In 2014, I opened Campbell’s retrospective exhibition and ignored his pleas for brevity and humour. From those works, my wife and I agreed on a painting. Essentially Maria helped me choose between two. She claimed it would be far too difficult to live with Campbell’s asphyxiated ring-neck parrots. Frankly, the consensus painting is a work of great silence, melancholy and magic. Iain is sitting quietly in a bar, his figure merging with the background. Not quite alone. A bar-maid stands behind the counter, detached and flanked by a till, beer taps and schooner glasses. A scattering of brands and logos throughout. Reflected in the glass door of a beer fridge, Iain has hidden a tribute to Munch’s scream, a ghostly face, a stray highlight, drifting in front of the garish beer labels.
 
We never tire of its challenging perspectives and planes of light and we’re buoyed by its unintended message of survival and hope. When Iain joined Mandy on the banks of the Todd, he never looked back. In time he roamed beyond their bush garden and began his communion with the birds of the river. He painted prolifically in a light-filled studio, and with Mandy, he entertained all comers in a garden filled with bird song and his own witty vocalisations. Years later, the artistic fruits of his labour were exhibited here in Witchetty’s, a vibrant, joyful affair.
 
Standing in Witchetty’s today, the shaky circle seems complete. I wonder how Iain would portray this gathering, its tangled and tearful layers, of joyful remembrance and immense loss. I’m quite sure Iain’s final tableau vivant would have been joyful, brimming with memories of a life well lived. There would have been numerous sketches beforehand and quite a few painted over mistakes along the way. The astro-turf and plastic flowers at the cemetery, the exquisite array of brollies shading an idiosyncratic knot of mourners.
 
I sense that birds would have figured in such a grand work, a devoted pair of kingfishers at the very least.

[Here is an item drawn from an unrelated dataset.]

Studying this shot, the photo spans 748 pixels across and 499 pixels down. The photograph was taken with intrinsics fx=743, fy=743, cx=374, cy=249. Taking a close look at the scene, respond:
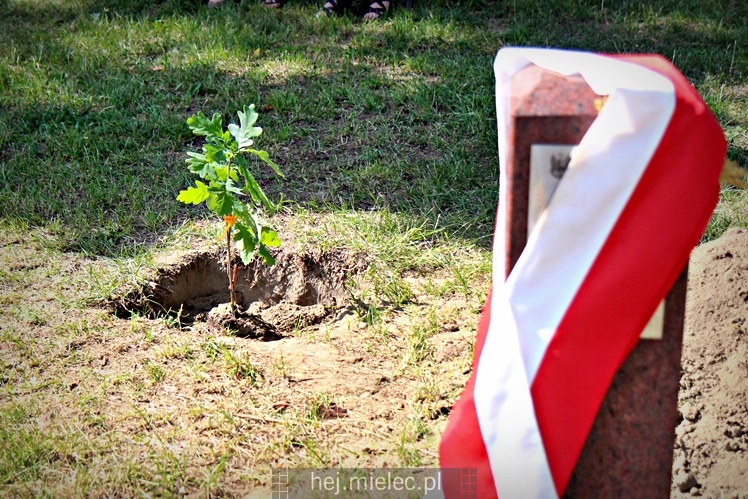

Can you hear that piping call? Perhaps he might have included the elusive ground cuckoo shrike, a single brush stroke, a blur of variegated grey, scattering the zebra finches feeding on the ground. There would be a male mistletoe bird of course, a drop of vermilion that Iain described as the purest red in his avian palette. Secreted in the leafy bough of a red gum, pardalotes, unafraid, return the artist’s appreciative gaze. Today I imagine, not a flight of mallards urging our friend onwards but an escort of ring-neck parrots in their stead.
 
 
RELATED READING:
 
Farewell, Iain Campbell for tributes by KIERAN FINNANE and many readers.
 
 
 

2 COMMENTS

  1. Mike’s and Kieran’s reflections have each brought to life a little of Iain Campbell’s life journey and works. Thank you. I never met or knew Iain in person but his artworks I admired for their ironic reflection on this town within our country. I can see his passing leaves a space within and amongst friends and colleagues.

  2. Sad to here of Iain’s passing. A wonderful generous hearted character, a man for all seasons.
    I can still hear the beat of his drum at musical gatherings, especially the folk club in the late seventies. Rest in peace, Old Son.